The bank had previously raised its benchmark rate to 0.5 per cent in June after having kept rates at emergency lows since April 2009.

In the accompanying  statement, Mark Carney and his team said:

The Bank expects the economic recovery in Canada to be more gradual than it had projected in its April MPR, with growth of 3.5 per cent in 2010, 2.9 per cent in 2011, and 2.2 per cent in 2012. This revision reflects a slightly weaker profile for global economic growth and more modest consumption growth in Canada. The Bank anticipates that business investment and net exports will make a relatively larger contribution to growth.

The bank also made it clear that future rate hikes are not guaranteed.

“Any further reduction of monetary stimulus would have to be weighed carefully against domestic and global economic developments,” the bank added in its statement.

In raising the rate, the bank is effectively slowing down Canada’s economy, which had shown signs of significant strength in recent months, by boosting the country’s dollar and curbing exports.

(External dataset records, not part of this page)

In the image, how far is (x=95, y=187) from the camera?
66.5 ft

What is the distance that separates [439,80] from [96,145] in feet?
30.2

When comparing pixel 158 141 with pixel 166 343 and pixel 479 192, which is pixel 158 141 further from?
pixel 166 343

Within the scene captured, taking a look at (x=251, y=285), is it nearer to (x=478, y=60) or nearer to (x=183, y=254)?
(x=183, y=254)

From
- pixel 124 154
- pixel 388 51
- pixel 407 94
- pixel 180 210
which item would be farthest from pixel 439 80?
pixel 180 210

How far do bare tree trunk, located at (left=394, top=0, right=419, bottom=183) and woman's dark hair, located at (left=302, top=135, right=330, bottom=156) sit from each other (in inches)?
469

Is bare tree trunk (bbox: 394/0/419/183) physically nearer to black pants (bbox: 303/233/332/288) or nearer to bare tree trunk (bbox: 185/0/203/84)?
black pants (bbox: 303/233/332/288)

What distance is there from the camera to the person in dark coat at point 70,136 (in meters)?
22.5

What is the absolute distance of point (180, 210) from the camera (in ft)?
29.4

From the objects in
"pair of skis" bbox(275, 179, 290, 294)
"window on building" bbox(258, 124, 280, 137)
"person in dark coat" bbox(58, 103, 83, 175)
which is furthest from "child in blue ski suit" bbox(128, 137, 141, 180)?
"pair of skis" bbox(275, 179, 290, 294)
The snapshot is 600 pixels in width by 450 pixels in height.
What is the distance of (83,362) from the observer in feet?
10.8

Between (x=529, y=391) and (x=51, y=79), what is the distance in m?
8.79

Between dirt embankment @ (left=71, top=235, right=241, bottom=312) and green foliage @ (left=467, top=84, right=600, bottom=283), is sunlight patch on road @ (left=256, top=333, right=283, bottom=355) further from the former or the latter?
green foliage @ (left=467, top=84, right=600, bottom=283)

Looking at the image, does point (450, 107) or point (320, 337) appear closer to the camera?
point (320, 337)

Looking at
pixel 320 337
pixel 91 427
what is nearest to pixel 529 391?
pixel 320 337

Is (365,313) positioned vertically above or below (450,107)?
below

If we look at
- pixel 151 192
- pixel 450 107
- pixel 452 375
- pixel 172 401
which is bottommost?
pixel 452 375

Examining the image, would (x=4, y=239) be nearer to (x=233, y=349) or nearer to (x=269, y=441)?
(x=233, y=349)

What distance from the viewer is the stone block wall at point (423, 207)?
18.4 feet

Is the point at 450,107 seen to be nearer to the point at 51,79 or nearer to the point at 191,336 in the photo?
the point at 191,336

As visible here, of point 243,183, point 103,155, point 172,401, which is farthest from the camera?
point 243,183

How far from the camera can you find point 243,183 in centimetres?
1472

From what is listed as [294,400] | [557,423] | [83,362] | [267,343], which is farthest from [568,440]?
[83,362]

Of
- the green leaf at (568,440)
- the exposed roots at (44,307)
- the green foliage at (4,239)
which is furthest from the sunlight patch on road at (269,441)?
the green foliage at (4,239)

In terms of borrowing costs, strong demand for Canadian debt from foreigners should work to keep longer term yields down, so the effect of the bank’s hikes will be felt more on the short term end of the yield curve.

Economists predict Carney will raise rates again in September before pausing at one of two meetings in the fourth quarter, when economic growth may slow to a 3.1 percent pace instead of the 3.5 percent the bank predicted in April.